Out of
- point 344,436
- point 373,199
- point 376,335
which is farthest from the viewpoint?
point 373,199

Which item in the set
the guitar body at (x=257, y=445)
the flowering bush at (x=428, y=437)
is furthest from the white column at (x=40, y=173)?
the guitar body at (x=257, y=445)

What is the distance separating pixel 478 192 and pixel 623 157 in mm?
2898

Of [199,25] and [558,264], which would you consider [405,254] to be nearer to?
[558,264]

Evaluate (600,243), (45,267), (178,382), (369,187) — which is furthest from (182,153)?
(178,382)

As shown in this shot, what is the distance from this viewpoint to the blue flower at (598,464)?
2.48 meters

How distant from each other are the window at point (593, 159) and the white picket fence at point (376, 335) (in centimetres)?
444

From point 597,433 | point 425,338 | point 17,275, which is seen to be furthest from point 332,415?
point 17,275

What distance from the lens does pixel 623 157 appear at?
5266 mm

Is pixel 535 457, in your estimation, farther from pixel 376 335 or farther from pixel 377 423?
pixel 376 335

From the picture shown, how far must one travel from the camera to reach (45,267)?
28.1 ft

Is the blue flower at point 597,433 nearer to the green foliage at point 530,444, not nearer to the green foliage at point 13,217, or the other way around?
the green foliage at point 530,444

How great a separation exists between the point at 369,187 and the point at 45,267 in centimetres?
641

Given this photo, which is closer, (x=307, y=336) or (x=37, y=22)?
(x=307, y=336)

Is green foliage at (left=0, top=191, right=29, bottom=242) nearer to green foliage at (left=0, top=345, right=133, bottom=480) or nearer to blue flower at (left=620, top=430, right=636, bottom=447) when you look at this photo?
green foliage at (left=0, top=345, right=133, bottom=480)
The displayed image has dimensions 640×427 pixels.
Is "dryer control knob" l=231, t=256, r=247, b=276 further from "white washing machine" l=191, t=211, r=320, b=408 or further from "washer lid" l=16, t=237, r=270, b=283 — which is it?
· · · · ·
■ To do: All of the data must be returned exactly.

■ Output for this task:
Out of
- point 344,436
- point 373,199
- point 376,335
which is farthest from the viewpoint?
point 373,199

Which item in the set
the guitar body at (x=257, y=445)
the flowering bush at (x=428, y=437)
is furthest from the white column at (x=40, y=173)?
the guitar body at (x=257, y=445)

What is the distance separating pixel 478 192 and pixel 623 157 in mm?
2898

Of [199,25] and [558,264], which would you consider [405,254] to be nearer to?
[558,264]

Evaluate (600,243), (45,267), (178,382), (369,187) — which is furthest from (182,153)?
(178,382)

As shown in this shot, what is the distance from this viewpoint to the blue flower at (598,464)?
2.48 meters

How distant from each other are the window at point (593, 159) and the white picket fence at point (376, 335) (in centimetres)?
444

From point 597,433 | point 425,338 | point 17,275, which is seen to be furthest from point 332,415?
point 17,275

What distance from the lens does pixel 623 157 appear at?
5266 mm

Is pixel 535 457, in your estimation, farther from pixel 376 335 or farther from pixel 377 423?
pixel 376 335

From the picture shown, how far must one travel from the camera to reach (45,267)?
28.1 ft

Is the blue flower at point 597,433 nearer to the green foliage at point 530,444, not nearer to the green foliage at point 13,217, or the other way around?
the green foliage at point 530,444

How great a separation exists between the point at 369,187 and the point at 45,267 in centimetres?
641

Given this photo, which is closer, (x=307, y=336) or (x=37, y=22)?
(x=307, y=336)

Is green foliage at (left=0, top=191, right=29, bottom=242) nearer to green foliage at (left=0, top=345, right=133, bottom=480) or nearer to blue flower at (left=620, top=430, right=636, bottom=447) when you look at this photo?
green foliage at (left=0, top=345, right=133, bottom=480)
The displayed image has dimensions 640×427 pixels.
Is "dryer control knob" l=231, t=256, r=247, b=276 further from "white washing machine" l=191, t=211, r=320, b=408 or further from "washer lid" l=16, t=237, r=270, b=283 — which is it?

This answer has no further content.